## Directions for this task
The job is to find each line of the records below that includes the word "fraction" and copy it.

(Stored data)
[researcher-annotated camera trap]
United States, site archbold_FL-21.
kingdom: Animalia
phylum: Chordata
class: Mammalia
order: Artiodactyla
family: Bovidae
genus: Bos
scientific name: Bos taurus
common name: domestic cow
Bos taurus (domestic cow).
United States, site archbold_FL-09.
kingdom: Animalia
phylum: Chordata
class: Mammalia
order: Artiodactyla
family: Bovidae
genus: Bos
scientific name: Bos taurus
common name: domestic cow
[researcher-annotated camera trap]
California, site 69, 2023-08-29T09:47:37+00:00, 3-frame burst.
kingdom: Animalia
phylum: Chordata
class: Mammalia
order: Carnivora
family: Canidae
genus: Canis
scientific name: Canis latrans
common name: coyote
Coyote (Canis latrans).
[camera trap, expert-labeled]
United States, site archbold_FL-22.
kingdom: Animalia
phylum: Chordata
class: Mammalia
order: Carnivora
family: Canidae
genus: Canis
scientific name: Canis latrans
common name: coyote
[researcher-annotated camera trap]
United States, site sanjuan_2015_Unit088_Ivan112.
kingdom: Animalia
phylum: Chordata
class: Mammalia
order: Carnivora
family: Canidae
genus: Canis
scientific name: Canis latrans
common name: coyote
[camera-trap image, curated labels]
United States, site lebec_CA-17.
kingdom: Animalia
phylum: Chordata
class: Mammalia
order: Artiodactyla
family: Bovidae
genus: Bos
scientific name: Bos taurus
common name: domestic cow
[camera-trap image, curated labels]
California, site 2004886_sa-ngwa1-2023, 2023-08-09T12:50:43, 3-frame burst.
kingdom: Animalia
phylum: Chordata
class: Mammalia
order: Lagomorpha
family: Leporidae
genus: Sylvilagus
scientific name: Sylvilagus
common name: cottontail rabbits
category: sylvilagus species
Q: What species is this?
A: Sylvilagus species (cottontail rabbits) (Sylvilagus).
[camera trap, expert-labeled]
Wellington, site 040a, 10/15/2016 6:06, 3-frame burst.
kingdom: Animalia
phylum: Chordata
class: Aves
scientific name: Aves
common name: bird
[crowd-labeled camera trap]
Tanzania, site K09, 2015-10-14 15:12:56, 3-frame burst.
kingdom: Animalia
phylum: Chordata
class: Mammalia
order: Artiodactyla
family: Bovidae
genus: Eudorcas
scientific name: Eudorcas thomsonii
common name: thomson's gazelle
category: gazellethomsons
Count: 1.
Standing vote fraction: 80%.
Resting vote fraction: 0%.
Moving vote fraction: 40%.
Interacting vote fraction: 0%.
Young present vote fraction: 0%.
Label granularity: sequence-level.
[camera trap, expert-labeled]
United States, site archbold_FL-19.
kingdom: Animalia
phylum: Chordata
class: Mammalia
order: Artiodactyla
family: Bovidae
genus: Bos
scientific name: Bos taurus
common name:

## The completed task
Standing vote fraction: 80%.
Resting vote fraction: 0%.
Moving vote fraction: 40%.
Interacting vote fraction: 0%.
Young present vote fraction: 0%.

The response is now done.